Records for this task:

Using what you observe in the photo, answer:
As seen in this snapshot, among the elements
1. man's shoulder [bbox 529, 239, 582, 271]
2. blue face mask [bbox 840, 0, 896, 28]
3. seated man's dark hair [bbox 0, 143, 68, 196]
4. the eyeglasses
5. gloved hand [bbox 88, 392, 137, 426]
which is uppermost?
--
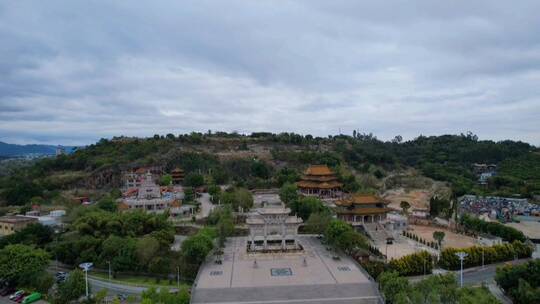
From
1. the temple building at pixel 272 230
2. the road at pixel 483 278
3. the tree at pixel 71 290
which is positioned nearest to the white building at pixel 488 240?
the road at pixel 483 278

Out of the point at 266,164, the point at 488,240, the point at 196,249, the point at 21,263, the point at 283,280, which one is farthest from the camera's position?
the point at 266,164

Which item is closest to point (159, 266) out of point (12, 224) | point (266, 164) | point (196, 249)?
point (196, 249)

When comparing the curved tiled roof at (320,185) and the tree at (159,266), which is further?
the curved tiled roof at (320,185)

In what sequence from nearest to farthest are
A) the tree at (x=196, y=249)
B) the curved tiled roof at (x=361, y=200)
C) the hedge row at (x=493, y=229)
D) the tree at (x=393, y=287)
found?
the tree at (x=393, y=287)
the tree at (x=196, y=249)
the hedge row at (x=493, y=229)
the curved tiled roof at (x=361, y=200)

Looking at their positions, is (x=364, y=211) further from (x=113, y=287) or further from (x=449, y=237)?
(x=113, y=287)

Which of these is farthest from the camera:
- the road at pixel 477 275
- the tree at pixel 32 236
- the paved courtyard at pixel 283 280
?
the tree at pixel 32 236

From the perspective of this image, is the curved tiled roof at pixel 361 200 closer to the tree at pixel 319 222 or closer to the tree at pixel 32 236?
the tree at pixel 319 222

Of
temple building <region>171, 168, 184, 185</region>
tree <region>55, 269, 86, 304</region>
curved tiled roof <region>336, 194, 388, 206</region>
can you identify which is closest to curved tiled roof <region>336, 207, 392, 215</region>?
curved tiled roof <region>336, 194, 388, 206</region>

The problem: Which lines in the data above contain the string "farthest"? Find each one, matching case exactly, and copy it in full.

Solution for this problem:
Out of the point at 266,164, the point at 488,240, the point at 196,249, the point at 21,263, the point at 283,280, which one is farthest from the camera's position?
In what sequence from nearest to farthest are
Which of these is farthest from the camera:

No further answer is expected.